ГЛАВА IX. Где вполне обрисовывается фигура Сурикэ

   На другое утро, часов около шести, Монкальм гулял по гласису крепости, укрепления которой, пользуясь досугом, он приводил в порядок и усиливал.
   Когда придет время, мы подробнее поговорим об этой крепости.
   За неимением лучшего собеседника, генерал расспрашивал сержанта Ларутина, к которому он всегда относился с известным уважением.
   Машинально оглядываясь по сторонам, генерал увидел Шарля Лебо, спокойно выходившего из кустарника.
   Охотник казался озабоченным, он шел медленно и опустив голову; по временам он останавливался, близко наклонялся к земле и несколько минут оставался в таком положении, несколько раз он возвращался по своим следам, потом — да извинит нас читатель за сравнение — как хорошо дрессированная собака старался чутьем найти следы дичи.
   — Я думал, что г-н Лебо еще спит, он, вероятно, не рано вернулся с обхода?
   — Очень поздно.
   — И теперь уже встал?
   — Да, уже давно; наш Сурикэ чуток, как мышь, он спит одним глазом…
   — А! — сказал генерал, внимание которого было обращено в другую сторону.
   — Когда надо делать дело, у него никому нет спуску…
   Способ выражения сержанта часто смешил Монкальма, но на этот раз главнокомандующий даже не улыбнулся.
   — Ну, что нового, друг Шарль? — спросил генерал, когда охотник подошел ближе.

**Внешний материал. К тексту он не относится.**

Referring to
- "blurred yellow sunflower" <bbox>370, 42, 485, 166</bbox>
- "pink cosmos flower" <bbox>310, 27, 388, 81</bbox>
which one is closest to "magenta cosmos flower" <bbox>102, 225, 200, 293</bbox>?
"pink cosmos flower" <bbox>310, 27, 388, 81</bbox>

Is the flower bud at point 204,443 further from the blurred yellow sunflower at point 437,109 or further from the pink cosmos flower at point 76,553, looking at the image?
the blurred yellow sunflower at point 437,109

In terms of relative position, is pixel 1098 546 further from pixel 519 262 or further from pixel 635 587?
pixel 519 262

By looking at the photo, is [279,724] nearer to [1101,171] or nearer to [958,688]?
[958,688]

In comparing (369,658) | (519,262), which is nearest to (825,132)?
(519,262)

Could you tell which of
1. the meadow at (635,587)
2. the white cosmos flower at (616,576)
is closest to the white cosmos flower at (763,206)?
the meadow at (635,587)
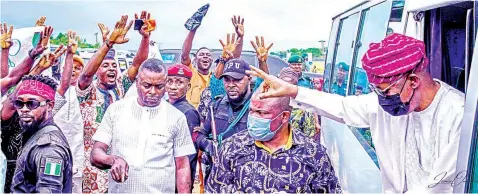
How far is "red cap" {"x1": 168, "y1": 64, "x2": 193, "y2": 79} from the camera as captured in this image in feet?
9.53

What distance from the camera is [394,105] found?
2561 mm

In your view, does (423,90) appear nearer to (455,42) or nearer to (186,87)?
(455,42)

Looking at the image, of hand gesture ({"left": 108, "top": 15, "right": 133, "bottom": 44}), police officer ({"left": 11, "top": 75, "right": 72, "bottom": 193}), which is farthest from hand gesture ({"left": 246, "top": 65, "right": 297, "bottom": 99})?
police officer ({"left": 11, "top": 75, "right": 72, "bottom": 193})

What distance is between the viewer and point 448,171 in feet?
8.16

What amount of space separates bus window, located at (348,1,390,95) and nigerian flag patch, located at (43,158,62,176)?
55.2 inches

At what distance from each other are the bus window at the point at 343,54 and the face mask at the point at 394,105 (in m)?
0.30

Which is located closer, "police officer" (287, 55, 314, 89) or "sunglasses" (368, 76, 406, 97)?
"sunglasses" (368, 76, 406, 97)

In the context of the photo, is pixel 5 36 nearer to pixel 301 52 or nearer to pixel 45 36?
pixel 45 36

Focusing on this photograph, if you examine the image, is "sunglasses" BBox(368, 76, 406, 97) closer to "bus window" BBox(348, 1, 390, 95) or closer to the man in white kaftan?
"bus window" BBox(348, 1, 390, 95)

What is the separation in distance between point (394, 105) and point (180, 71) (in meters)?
1.00

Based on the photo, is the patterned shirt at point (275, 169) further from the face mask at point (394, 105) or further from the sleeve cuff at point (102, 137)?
the sleeve cuff at point (102, 137)

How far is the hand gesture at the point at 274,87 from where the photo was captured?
2.76 m

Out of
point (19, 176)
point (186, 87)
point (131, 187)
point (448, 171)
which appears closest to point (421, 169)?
point (448, 171)

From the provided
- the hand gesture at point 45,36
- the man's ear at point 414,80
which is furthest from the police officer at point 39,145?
the man's ear at point 414,80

   — Новостей довольно; имею честь кланяться, — отвечал Шарль Лебо. — Как вы спали?
   — Отлично, благодарю вас, — сказал генерал, протягивая охотнику руку, которую тот пожал. — Вы кажетесь озабоченным; что случилось сегодня утром?
   — Случилось не утром, а ночью; признаюсь вам, я окончательно сбит с толку, я открыл следы, для меня совершенно непонятные.
   — Как это? Объясните ваши опасения; может быть, нам удастся добраться до истины.
   — Сомневаюсь, генерал.
   — Все равно расскажите все по порядку.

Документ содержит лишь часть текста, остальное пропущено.